▶ **Problem to work on**
Edit the passage about residents and staff at Holladay Park. Reproduce it from "So long as these" up to and including "doesn’t become common.", replacing "towels" with "pillows".

Before I let this go, let me represent “the other side” of the argument. I characterized it as nobly motivated. It is based on the truth that all persons have a dignity that belongs properly to them, but then it skips over the roles those persons are playing at the time and which are necessary to the smooth functioning of a society.
According to this view, it would be unacceptable for me to be called Mr. Hess by a staff person and for me to call him George in return. If I should call him George, then he should call me Dale . That protects the equality of persons by requiring a symmetry of address. “Mutual respect” requires that we relate as persons, not as statuses. This is the same logic by which “modern parents” teach their children to call them by their first names just as they call the children by their first names. It is, these parents believe, a mark of respect to insist on symmetry.
Some of the older residents at Holladay Park feel that way about the staff. They know these staff people; they may know the spouses and the children. They celebrate these staff members’ successes, especially those that have nothing to do with their employment, and mourn the setbacks. They involve themselves as they are able in the health and illness of staff and woe to the resident who tries to tell them that they should not. Woe also, I imagine, to the staff supervisor who objects to this bending of the rules by a long-time resident.
So long as these little bendings of the rules are isolated, they are unlikely to cause tensions within the system, just as the occasional filching of towels from motels is not likely to cause the motel owners to hide all the towels. The behavior of these older residents is, in a sense, the cost of doing business. It is allowable so long as it doesn’t become common.

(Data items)
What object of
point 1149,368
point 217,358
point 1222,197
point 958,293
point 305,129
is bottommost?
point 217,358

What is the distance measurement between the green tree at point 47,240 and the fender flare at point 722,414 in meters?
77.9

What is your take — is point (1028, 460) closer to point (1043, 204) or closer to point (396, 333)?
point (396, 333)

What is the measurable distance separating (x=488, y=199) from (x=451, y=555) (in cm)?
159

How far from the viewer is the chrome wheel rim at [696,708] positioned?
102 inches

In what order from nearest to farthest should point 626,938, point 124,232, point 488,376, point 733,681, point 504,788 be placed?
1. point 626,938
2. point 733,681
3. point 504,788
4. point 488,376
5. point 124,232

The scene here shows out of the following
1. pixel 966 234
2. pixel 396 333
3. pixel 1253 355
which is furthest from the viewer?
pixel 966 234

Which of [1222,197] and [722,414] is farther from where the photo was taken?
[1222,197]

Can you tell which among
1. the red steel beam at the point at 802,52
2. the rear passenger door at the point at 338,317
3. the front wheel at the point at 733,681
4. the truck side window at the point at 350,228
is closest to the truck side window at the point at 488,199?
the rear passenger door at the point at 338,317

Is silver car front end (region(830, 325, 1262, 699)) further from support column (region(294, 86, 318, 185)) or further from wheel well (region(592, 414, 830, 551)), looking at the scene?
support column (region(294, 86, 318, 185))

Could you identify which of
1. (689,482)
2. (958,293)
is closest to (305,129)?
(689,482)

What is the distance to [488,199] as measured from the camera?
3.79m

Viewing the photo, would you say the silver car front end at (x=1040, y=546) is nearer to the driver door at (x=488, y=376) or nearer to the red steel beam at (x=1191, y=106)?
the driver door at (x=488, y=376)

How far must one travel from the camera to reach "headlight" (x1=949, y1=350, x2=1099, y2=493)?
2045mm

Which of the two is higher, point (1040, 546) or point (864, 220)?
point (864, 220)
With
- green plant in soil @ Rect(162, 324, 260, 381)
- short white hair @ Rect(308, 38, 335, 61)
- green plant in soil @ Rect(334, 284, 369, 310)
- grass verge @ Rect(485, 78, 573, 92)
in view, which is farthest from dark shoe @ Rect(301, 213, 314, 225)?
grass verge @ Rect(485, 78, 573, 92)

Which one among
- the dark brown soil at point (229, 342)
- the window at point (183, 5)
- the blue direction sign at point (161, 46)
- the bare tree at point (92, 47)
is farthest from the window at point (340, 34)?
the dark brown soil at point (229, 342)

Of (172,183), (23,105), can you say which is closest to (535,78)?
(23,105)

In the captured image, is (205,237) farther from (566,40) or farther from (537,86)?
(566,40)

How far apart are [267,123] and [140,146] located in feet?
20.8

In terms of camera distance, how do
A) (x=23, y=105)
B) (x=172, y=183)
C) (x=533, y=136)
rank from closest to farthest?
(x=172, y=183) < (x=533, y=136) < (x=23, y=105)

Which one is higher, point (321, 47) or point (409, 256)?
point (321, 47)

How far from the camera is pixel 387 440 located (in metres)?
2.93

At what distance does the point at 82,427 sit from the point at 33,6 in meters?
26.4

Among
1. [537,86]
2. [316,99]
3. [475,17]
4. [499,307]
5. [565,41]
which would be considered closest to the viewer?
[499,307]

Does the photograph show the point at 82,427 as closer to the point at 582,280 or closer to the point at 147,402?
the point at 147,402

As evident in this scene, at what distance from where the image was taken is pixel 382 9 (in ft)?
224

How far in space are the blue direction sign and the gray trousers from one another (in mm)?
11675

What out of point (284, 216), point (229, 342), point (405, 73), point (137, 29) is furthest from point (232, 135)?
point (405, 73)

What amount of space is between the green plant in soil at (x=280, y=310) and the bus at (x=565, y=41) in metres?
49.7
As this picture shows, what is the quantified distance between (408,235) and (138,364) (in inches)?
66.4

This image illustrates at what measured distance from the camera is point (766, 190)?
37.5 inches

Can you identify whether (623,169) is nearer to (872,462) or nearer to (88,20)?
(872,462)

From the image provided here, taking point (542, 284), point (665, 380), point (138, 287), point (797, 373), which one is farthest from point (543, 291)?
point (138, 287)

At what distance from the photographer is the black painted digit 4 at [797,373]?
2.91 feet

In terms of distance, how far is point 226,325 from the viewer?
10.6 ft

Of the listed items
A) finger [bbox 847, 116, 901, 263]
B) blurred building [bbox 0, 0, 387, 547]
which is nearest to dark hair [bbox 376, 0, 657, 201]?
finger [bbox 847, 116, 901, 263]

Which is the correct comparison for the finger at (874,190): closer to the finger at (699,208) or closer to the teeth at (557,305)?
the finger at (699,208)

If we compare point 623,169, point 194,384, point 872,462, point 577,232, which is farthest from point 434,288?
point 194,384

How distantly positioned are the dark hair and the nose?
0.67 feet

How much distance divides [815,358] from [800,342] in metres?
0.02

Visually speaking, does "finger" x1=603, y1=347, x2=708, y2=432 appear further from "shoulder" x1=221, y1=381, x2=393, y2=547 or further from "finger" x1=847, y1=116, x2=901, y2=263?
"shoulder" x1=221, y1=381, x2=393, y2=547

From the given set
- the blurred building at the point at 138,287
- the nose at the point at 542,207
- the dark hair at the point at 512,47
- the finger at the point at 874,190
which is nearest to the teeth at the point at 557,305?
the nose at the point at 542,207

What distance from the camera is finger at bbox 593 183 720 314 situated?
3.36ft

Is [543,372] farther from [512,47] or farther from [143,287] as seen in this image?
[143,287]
...
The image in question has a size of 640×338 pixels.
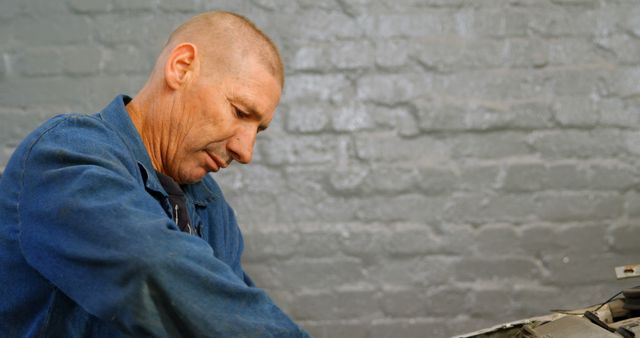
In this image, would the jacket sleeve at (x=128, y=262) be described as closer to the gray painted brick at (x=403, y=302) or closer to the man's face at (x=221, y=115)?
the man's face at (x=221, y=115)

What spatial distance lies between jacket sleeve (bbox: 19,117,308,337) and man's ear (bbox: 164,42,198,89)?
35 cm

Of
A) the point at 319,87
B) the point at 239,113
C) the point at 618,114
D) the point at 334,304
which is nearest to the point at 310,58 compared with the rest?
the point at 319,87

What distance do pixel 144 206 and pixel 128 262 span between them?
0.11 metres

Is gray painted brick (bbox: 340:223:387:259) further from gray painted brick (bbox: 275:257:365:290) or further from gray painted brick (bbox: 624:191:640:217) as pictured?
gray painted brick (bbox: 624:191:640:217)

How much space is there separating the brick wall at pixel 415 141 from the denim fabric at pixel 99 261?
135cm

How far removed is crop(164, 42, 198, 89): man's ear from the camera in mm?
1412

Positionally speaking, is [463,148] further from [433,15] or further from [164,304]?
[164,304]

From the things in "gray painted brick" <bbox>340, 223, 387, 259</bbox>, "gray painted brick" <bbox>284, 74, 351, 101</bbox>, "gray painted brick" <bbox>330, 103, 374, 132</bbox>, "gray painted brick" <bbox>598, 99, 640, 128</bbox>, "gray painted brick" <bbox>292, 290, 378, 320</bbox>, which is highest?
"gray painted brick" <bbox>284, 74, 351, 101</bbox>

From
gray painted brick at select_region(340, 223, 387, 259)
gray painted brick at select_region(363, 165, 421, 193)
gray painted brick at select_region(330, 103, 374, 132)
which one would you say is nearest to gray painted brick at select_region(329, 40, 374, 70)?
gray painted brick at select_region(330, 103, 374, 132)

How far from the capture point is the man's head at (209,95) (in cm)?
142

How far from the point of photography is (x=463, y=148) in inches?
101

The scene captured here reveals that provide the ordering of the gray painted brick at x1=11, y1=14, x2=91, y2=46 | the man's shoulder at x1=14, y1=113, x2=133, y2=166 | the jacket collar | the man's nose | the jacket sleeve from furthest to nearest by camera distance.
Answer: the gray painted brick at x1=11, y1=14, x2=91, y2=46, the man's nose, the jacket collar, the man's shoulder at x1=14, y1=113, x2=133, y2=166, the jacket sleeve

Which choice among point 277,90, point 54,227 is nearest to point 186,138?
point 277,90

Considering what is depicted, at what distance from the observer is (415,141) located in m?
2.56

▶ **The answer**
So long as these little bendings of the rules are isolated, they are unlikely to cause tensions within the system, just as the occasional filching of pillows from motels is not likely to cause the motel owners to hide all the pillows. The behavior of these older residents is, in a sense, the cost of doing business. It is allowable so long as it doesn’t become common.